Saturday, 25 August 2012

PTJ on SMW on Education and Knowledge

Patrick T. Jackson on Stephen M. Walt on the education of young gentlemen would-be policy wonks:

Walts (sic) sings the praises of a liberal education

I have a problem with this part:
Walt suggests that "geography matters" so students ought to learn things like the physical characteristics of different regions. But this is a non sequitur, since it is entirely possible for one to maintain that geography matters without becoming a geographical determinist. Studying the physical characteristics of a region and expecting them to give one insight into social and political dynamics is geographical determinism...
This 'non sequitur' allegation is itself a non sequitur!  'Physical geography matters' is not determinism; 'physical geography determines' is determinism.  And I don't buy the slippery slope argument that if we allow mountains, rivers and so on into our analyses that we're a hop and a skip away from Mackinder.  What about, for instance, Jared Diamond?  Is he beyond the pale?  I know that he has a tendency to reify things like 'national culture' and for that I would criticise him but in general he does an excellent job of drawing sociality and materiality together in such a fashion that neither determines the other.  Braudel too.

This either/or logic is the fundamental weakness of social constructivism: that either we bracket out materiality (in this case physical geography) completely or else we'll inevitably end up saying that mountains, rivers and disease mechanically determine the various trajectories of humanity.  It just doesn't follow.  More seriously, it limits the potential of constructivism with respect to critique, interpretation and explanation.  It's old fashioned dualism dressed up in fashionable new jargon.

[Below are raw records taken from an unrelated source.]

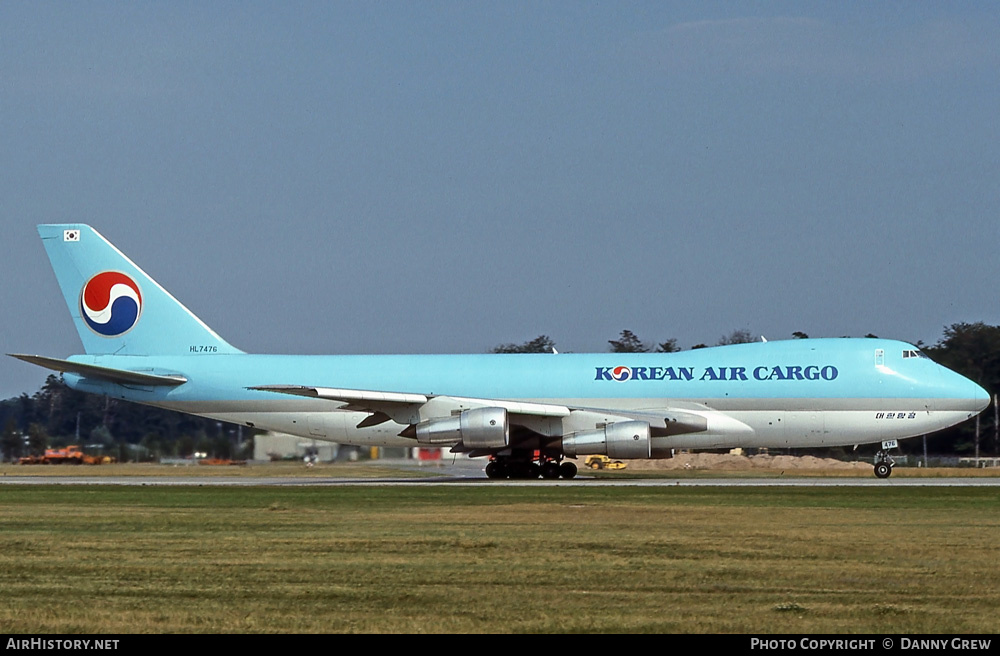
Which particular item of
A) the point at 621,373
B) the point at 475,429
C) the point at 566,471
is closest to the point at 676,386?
the point at 621,373

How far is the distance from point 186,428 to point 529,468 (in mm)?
21096

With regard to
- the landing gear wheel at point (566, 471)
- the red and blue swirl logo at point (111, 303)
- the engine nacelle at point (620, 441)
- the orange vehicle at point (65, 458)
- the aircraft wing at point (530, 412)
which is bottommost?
the landing gear wheel at point (566, 471)

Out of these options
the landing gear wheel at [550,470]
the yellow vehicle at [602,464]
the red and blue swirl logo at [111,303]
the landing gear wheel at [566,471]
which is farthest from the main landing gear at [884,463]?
the red and blue swirl logo at [111,303]

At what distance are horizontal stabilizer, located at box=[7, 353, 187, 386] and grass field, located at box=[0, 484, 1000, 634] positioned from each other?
466 inches

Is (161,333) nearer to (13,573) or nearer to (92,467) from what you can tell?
(92,467)

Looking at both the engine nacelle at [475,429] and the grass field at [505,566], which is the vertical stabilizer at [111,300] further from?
the grass field at [505,566]

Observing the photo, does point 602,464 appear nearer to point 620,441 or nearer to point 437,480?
point 437,480

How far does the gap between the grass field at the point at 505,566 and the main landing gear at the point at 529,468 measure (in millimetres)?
12019

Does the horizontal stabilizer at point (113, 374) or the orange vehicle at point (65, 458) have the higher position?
the horizontal stabilizer at point (113, 374)

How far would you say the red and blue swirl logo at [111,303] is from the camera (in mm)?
41656

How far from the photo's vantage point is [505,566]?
15.0m

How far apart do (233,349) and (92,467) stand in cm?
1407
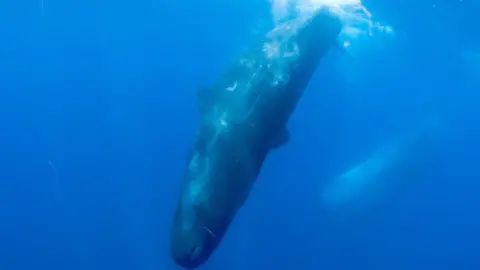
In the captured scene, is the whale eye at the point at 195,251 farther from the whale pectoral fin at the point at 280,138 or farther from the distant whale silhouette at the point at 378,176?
the distant whale silhouette at the point at 378,176

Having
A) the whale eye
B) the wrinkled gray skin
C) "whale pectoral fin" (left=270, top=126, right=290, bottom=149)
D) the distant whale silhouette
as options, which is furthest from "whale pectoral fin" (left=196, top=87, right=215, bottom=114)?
the distant whale silhouette

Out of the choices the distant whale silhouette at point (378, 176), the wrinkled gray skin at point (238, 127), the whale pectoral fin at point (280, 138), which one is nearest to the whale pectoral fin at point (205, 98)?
the wrinkled gray skin at point (238, 127)

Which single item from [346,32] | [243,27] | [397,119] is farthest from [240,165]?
[397,119]

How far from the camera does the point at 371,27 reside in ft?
74.1

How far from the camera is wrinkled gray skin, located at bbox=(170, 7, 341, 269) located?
885 centimetres

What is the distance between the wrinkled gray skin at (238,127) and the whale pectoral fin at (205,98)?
0.06 feet

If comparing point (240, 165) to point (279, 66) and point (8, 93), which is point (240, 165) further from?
point (8, 93)

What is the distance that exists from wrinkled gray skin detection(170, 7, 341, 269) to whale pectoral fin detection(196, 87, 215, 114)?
19mm

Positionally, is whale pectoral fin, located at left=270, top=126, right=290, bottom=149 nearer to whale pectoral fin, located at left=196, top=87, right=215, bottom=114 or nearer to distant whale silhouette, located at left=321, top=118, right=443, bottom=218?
whale pectoral fin, located at left=196, top=87, right=215, bottom=114

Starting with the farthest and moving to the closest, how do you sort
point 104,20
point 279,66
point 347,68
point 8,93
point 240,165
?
point 8,93 < point 104,20 < point 347,68 < point 279,66 < point 240,165

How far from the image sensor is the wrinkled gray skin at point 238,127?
8852mm

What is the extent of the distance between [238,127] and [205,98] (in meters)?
1.14

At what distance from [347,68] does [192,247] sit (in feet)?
69.7

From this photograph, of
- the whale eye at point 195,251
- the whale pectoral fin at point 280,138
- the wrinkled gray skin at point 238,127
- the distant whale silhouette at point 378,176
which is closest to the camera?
the whale eye at point 195,251
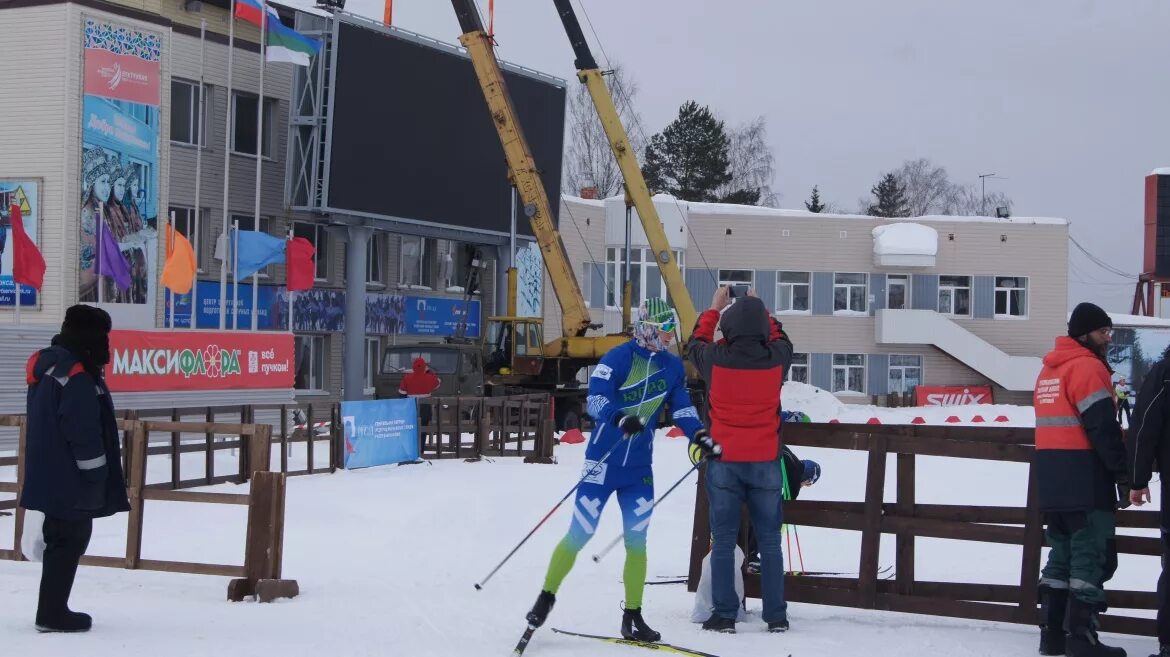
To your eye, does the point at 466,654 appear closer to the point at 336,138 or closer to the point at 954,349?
the point at 336,138

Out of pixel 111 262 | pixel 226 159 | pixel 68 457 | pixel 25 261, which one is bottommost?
pixel 68 457

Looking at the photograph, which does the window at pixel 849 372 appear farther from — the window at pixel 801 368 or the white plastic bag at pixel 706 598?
the white plastic bag at pixel 706 598

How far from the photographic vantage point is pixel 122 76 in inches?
1163

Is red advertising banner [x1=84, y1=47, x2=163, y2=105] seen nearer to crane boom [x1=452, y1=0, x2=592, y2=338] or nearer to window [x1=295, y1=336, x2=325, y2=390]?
crane boom [x1=452, y1=0, x2=592, y2=338]

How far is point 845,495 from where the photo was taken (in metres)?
16.7

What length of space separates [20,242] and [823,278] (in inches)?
1319

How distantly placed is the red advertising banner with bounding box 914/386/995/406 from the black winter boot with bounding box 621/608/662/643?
44.1 m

Down with this sort of thing!

Other than that, however, I agree with PTJ.  Walt all too easily, and perhaps even subconsciously, suggests that some epistemic practices have access to reality while others simply stitch together different aptitudes and interpretations.  This is the very worst of advice.

In this century the sociology of knowledge has to be a core part of any decent liberal arts education (or, frankly, any decent education).  Without it there can be no reflexivity or self-awareness with respect to everything else that one is learning.  Without that students are likely to take the geology, biology and, worst of all, the economics of the matter to be the 'really real' behind all the interpretations.

However, that said, it'd help if social constructivism (the kind taught to IR students, at least) didn't so wilfully cut reality straight down the middle and pretend that most of the constitutive elements of our worldly existence should be ignored, lest they 'determine' us.